Due to the loss of nonverbal cues, activity on the internet can amplify such social psychological issues. An individual may read an email and assume the author is a slob, clumsy, or ignorant due to the number of spelling mistakes within. However, the same individual will excuse himself from the same behavior by stating that he was distracted by a telephone call while he was writing his response. The way an email is presented may be the only communication we have with the individual. The Internet is a limited environment where stereotypes are quickly established, whereas meetings in person can tell us more about an individual due to the greater number of cues available for perception.
The availability heuristic is a form of cognitive bias where people draw conclusions about information dependent on its availability. The greater the frequency and intensity of an experience, the more significant and valid it will become. This can be frequently seen on the evening news which every so often instills fear in its viewers by covering horrific albeit highly uncommon stories. For example a boy gets his shoelace stuck in an escalator causing him to trip and break his leg. Because the story is portrayed as important news and is often accompanied by dramatic music, frequent cuts, and flashing computer graphics, most people retain this information in their mind more readily than their actual mundane experience of surviving an escalator without injury.
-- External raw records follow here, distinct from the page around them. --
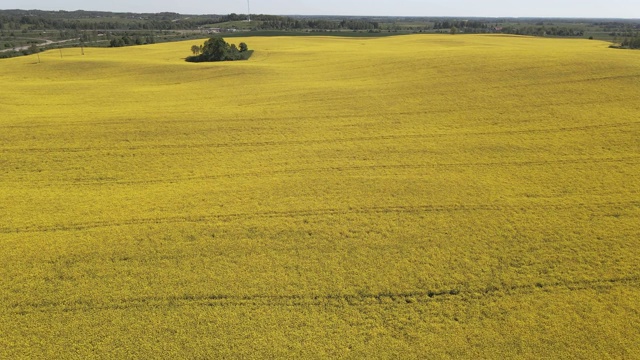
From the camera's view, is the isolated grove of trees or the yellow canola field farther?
the isolated grove of trees

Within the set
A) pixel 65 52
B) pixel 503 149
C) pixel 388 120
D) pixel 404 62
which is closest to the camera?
pixel 503 149

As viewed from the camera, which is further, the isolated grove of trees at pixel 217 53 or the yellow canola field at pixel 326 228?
the isolated grove of trees at pixel 217 53

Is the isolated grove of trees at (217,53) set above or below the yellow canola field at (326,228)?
above

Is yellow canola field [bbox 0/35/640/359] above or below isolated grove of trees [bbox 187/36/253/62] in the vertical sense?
below

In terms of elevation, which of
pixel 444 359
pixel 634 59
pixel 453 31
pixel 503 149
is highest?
pixel 453 31

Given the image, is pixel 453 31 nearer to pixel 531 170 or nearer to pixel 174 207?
pixel 531 170

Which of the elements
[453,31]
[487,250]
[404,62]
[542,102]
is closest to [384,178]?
[487,250]

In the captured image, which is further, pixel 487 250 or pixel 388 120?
pixel 388 120

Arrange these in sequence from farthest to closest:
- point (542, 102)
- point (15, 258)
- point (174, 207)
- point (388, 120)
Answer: point (542, 102)
point (388, 120)
point (174, 207)
point (15, 258)

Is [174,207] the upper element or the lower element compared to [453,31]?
lower
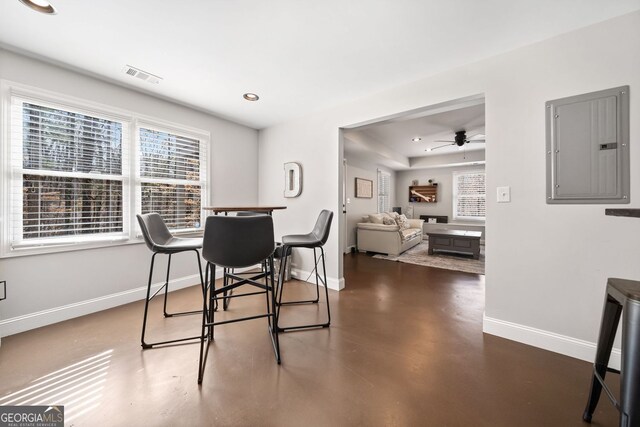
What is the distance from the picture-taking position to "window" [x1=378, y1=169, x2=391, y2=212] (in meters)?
7.26

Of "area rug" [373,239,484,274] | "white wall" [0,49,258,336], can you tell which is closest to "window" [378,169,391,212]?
"area rug" [373,239,484,274]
In regards to the Internet there has been some controversy in regards to the ranking methods of the popular search engines such as Google. In brief, when one searches for a term a list will appear with ten websites related to your term on the first page. Companies spend hundreds of thousands of dollars each year to perform what is called ‘searched engine optimization’. Being number one or at the very least to be listed on the first page is very important for exposure and marketing. If a potential customer searches for ‘donut store’ I, as a business, want them to visit my site before anyone else’s. Whether or not my site will be on the top of this list is dependent on a formula which Google keeps secret. This formula includes a large number of factors but great weight is given to the amount of traffic i.e. how many visitors view the site. Therefore, the more people see the site the greater the likelihood an individual will be exposed to the same site through search engines. In other words, accurate information is not necessarily given more exposure than more viewed information. Many are greatly critical of this. Ideally, more accurate information would be viewed more frequently and therefore its exposure would be heightened. Unfortunately, this is not always the case because sensationalism is much more entertaining than accuracy.
Take an individual who has been philanthropic throughout their life. They have dedicated themselves to helping the world but due to an unfortunate event something highly controversial has tainted their image. The number of websites which will cover this event in combination with what seems to be our desire for the controversial will perpetuate the negativity associated with this individual. Before the event one would search for the philanthropist’s name and find the number of organization he has donated money to, whereas after the controversy one will type in his name and find the first twenty pages dedicated to the controversial story. Considering our increasing use of search engines this has many implications on the availability heuristic.